Kang Bartlett recognized several churches that are involved in projects and making a difference in their communities, including Faith Presbyterian Church in Huntsville, Alabama, which is involved in the sale of fair trade products and the Presbyterian Coffee Project. He also praised Providence Presbyterian Church in Charlotte, North Carolina.
“This church invites people who are suffering from hunger and poverty to come and talk with church members about their experiences,” he said. “Folks there also support local farmers by purchasing shares at the beginning of the growing season, sharing in both the risk of being a farmer and enjoying the bounty of harvest.”

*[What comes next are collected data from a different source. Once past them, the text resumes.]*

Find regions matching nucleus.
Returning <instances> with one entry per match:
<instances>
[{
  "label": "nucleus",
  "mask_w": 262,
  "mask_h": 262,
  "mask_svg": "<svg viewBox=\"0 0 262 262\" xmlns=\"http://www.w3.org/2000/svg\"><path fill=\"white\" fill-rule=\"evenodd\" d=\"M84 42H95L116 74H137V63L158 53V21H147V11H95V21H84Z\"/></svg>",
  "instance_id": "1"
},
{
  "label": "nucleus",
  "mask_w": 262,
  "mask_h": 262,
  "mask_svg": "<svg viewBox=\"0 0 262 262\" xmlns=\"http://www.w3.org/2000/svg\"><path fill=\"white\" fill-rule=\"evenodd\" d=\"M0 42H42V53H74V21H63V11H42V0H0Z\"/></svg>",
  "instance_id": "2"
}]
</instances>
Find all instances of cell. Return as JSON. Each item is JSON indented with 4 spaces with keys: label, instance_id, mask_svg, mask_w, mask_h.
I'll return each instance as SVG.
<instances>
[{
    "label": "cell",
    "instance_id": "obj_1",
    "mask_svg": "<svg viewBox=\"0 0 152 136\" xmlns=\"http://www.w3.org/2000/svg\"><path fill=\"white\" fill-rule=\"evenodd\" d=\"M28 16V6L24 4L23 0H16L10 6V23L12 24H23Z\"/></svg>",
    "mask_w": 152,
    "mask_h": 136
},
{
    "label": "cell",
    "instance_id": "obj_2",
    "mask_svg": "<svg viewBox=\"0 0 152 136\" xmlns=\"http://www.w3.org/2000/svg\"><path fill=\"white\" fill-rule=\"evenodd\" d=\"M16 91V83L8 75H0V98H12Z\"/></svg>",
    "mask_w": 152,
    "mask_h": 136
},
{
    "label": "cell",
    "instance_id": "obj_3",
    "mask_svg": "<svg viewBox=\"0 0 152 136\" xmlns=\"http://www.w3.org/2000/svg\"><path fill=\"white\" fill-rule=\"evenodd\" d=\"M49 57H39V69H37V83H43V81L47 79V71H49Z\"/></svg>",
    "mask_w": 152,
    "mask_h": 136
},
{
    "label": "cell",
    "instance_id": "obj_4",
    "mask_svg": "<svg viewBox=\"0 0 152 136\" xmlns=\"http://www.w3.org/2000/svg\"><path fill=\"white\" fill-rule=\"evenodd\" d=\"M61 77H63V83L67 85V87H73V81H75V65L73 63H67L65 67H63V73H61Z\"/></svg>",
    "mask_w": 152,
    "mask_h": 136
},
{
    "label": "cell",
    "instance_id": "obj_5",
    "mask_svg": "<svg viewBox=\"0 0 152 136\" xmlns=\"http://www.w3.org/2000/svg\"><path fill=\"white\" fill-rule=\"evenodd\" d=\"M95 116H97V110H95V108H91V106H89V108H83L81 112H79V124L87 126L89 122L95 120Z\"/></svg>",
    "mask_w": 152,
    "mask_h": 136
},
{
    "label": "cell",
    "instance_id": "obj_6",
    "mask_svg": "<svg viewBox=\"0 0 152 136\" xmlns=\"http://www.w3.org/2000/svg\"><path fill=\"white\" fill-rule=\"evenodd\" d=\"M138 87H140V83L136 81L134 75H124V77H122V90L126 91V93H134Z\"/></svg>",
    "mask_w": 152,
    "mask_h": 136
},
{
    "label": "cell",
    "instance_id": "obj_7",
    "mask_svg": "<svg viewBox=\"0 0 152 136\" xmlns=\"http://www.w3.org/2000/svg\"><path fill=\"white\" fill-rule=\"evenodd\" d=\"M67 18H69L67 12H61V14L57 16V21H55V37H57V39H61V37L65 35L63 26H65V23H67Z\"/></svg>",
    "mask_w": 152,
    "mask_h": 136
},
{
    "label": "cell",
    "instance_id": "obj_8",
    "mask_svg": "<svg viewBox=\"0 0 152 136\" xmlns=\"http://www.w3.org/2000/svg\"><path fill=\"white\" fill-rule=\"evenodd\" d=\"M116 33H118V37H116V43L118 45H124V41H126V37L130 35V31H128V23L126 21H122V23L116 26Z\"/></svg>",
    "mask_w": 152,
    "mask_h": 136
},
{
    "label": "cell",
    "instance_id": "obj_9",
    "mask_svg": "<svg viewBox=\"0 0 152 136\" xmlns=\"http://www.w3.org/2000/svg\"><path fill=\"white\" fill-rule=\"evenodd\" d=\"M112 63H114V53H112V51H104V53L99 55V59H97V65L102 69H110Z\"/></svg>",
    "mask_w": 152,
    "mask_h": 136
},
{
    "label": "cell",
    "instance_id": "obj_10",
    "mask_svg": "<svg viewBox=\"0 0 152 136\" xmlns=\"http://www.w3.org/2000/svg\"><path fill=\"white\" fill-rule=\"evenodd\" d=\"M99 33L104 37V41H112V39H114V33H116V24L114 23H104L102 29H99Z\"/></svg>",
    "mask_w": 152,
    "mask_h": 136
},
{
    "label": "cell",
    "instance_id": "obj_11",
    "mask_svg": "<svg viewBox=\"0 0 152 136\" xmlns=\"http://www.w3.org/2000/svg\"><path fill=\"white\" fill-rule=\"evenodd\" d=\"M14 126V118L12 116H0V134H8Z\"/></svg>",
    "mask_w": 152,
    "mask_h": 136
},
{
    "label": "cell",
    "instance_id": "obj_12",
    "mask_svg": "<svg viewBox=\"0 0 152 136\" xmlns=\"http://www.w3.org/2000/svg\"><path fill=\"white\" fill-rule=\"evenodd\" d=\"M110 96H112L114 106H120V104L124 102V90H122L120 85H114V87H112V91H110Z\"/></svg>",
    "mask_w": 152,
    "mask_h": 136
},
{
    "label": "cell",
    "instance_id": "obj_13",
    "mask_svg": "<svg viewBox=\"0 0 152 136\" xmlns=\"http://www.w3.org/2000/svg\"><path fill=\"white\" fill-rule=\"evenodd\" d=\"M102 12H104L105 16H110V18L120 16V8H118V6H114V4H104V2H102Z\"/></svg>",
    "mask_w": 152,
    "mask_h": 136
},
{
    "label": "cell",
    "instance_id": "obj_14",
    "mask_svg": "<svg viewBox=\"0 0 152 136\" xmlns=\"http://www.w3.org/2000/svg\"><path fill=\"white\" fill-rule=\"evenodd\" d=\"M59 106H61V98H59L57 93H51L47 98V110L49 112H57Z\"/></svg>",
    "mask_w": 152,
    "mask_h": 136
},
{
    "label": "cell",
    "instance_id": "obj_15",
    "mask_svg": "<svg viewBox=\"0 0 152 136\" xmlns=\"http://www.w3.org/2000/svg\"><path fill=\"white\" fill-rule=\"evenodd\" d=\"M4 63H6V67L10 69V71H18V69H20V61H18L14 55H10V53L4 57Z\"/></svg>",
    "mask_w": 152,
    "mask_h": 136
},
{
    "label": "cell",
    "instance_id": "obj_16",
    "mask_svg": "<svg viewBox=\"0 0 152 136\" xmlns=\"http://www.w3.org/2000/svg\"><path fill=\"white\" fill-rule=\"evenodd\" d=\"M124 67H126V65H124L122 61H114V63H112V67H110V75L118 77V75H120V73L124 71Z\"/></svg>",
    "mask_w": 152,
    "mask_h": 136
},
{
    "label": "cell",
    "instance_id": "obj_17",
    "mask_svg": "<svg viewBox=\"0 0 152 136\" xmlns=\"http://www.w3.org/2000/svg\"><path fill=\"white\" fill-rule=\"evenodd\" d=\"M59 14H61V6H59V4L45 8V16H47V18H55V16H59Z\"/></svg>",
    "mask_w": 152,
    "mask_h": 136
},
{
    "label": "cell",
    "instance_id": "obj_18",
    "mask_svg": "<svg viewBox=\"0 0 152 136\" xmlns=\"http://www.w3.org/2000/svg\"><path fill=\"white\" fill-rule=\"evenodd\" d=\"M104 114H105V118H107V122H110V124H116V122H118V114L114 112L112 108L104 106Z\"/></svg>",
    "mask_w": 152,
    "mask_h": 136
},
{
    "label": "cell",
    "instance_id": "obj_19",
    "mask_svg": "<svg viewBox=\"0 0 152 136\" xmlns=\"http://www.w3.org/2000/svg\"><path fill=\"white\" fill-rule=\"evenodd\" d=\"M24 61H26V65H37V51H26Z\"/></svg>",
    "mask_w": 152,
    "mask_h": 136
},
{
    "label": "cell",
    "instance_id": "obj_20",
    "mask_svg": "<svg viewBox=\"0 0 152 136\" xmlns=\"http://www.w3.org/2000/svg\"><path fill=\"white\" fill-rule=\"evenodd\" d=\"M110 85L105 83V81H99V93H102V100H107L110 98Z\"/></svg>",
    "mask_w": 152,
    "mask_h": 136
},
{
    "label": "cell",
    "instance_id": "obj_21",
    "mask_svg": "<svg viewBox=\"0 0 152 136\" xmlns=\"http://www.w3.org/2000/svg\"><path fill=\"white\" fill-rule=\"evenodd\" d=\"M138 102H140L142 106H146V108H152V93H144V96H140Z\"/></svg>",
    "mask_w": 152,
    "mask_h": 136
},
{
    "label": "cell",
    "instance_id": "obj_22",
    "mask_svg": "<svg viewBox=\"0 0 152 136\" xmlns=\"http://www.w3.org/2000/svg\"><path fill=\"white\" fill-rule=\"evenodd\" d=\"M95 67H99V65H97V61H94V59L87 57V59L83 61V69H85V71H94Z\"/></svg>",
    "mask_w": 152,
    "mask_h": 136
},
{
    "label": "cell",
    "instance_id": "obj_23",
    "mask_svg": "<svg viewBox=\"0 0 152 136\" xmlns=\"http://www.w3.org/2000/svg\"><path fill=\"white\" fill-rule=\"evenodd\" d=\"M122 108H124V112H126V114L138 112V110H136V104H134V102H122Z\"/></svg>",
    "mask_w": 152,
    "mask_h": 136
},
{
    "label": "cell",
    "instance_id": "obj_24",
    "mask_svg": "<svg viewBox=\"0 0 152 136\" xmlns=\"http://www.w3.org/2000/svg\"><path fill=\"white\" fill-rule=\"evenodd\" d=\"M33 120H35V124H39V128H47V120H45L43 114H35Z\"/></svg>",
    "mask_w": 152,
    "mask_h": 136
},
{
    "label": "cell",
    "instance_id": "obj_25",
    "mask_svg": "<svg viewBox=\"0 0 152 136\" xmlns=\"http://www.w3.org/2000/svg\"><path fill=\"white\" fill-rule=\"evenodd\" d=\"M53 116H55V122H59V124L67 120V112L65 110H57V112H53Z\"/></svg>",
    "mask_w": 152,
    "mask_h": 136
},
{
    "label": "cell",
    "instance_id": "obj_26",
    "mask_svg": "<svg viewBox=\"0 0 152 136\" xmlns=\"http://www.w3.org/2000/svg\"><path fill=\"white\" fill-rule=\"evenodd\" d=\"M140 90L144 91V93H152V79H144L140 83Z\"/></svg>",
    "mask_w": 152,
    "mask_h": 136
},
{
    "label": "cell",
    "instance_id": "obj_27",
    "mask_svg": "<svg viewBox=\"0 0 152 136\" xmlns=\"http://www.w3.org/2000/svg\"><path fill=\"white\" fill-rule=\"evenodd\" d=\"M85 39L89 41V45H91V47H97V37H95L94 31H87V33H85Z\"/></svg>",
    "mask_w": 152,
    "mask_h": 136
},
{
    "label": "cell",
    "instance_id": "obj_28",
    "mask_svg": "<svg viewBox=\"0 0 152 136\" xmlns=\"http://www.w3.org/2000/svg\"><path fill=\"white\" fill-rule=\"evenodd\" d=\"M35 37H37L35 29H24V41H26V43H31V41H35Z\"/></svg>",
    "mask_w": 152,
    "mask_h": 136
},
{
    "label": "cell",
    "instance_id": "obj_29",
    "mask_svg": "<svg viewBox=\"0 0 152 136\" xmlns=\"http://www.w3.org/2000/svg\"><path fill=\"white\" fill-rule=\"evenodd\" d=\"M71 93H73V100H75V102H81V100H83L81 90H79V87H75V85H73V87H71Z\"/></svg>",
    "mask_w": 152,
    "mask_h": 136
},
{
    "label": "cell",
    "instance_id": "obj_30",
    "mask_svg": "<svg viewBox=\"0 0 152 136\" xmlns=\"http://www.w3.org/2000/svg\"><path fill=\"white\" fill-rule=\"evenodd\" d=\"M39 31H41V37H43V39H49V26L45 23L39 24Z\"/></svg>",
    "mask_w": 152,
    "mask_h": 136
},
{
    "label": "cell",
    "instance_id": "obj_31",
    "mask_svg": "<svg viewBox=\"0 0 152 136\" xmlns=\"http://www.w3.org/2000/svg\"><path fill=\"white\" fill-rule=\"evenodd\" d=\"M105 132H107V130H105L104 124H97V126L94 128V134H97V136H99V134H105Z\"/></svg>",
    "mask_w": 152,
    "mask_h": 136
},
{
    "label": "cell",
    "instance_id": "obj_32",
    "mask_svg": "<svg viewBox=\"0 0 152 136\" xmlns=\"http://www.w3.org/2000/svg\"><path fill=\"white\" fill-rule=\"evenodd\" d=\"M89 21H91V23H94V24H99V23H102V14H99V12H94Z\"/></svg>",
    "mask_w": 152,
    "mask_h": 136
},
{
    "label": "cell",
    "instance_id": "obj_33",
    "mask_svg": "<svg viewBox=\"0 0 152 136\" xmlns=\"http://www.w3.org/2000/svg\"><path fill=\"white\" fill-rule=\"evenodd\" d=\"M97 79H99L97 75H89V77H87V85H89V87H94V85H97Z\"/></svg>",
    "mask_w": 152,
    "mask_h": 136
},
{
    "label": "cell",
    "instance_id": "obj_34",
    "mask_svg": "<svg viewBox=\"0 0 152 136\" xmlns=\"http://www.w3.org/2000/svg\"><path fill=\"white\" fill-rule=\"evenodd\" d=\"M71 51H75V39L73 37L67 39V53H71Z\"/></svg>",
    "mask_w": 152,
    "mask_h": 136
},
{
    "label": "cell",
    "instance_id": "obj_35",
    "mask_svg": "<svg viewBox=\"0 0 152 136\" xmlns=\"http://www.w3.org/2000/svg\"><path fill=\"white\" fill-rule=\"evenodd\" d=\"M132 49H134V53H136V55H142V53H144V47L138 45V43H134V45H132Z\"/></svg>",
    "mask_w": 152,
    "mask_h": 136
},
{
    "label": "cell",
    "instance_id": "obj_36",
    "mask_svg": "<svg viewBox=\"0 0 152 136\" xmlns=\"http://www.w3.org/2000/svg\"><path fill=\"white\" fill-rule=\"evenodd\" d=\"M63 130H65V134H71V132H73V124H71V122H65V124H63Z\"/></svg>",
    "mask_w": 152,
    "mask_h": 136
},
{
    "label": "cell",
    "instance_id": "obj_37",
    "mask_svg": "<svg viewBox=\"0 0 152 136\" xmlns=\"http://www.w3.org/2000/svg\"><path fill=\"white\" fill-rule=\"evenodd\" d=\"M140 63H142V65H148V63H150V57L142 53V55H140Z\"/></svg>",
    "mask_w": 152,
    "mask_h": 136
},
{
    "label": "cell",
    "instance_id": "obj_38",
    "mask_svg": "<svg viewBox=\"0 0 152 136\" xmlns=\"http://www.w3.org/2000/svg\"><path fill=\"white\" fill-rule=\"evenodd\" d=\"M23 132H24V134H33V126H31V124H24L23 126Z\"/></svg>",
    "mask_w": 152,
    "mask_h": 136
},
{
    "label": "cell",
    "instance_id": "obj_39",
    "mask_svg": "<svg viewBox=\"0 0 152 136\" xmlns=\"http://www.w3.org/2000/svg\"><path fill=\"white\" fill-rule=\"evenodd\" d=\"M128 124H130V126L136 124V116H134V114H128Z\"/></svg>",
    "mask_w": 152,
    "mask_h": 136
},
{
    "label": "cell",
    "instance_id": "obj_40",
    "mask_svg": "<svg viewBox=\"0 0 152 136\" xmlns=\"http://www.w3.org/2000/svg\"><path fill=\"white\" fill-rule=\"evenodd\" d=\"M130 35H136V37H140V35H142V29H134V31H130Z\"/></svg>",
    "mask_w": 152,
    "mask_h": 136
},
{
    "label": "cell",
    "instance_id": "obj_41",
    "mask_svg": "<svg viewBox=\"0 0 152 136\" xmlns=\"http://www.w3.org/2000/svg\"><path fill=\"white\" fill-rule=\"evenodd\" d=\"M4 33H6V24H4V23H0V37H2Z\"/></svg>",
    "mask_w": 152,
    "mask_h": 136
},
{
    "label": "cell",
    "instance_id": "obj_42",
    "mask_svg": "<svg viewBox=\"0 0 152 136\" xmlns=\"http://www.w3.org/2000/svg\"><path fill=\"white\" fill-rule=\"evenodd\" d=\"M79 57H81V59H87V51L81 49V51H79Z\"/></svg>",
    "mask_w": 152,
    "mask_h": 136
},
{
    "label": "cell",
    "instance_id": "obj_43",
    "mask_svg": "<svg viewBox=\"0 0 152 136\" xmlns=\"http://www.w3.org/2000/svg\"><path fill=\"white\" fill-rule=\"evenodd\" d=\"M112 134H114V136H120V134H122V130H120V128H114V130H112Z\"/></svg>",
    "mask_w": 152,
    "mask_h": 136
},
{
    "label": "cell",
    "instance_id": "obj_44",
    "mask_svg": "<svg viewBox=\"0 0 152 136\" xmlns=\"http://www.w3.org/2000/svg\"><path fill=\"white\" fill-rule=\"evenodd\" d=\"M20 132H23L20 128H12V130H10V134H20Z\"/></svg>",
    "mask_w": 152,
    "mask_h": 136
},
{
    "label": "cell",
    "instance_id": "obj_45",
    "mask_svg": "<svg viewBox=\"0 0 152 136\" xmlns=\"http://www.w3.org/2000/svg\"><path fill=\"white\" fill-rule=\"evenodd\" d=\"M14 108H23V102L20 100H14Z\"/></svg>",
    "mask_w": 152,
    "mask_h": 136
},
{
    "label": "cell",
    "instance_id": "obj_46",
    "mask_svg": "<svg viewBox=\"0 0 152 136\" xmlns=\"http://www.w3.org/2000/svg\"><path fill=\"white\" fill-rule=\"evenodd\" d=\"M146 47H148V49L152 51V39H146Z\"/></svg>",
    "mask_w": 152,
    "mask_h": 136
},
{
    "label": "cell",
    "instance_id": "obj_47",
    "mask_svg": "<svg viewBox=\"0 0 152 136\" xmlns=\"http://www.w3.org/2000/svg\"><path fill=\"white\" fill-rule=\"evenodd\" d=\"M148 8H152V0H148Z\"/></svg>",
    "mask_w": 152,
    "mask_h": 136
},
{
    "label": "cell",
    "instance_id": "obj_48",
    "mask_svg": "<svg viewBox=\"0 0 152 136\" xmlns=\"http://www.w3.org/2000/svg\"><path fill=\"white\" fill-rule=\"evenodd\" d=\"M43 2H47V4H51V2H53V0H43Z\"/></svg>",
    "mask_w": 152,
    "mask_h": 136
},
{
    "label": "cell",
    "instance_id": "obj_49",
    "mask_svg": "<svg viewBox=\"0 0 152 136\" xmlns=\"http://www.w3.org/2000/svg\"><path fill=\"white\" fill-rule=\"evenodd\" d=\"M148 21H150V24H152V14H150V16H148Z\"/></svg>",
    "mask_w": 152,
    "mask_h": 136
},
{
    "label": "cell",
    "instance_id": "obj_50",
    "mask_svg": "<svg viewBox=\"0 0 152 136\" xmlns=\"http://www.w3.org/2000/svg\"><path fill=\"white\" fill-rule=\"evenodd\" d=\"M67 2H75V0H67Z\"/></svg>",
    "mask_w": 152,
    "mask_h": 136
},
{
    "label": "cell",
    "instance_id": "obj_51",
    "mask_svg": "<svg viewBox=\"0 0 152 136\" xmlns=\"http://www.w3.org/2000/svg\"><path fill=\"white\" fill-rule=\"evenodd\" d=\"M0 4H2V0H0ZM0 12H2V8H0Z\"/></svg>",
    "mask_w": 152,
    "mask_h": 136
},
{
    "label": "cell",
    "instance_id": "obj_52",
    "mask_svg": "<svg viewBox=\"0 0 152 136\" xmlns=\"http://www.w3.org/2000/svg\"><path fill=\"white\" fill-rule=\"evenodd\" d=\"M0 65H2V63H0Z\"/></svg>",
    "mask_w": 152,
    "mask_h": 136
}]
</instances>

Kang Bartlett said Providence is also involved in advocacy and local food policy to build a more sustainable and a just local food system.
Ideas churches can use
PHP offers a number of ideas that churches can use to raise awareness during Food Week of Action. In addition to focused worship services, churches can take part in solidarity actions including the Boycott Wendy’s campaign, contacting congressional representatives in support of farmers and celebrating with farmworkers in Vermont. Last week, Ben & Jerry’s agreed to sign on to the Milk with Dignity campaign, which works to improve the livelihood of dairy farmworkers in Vermont and beyond.
The Presbyterian Hunger Program is supported by gifts to One Great Hour of Sharing.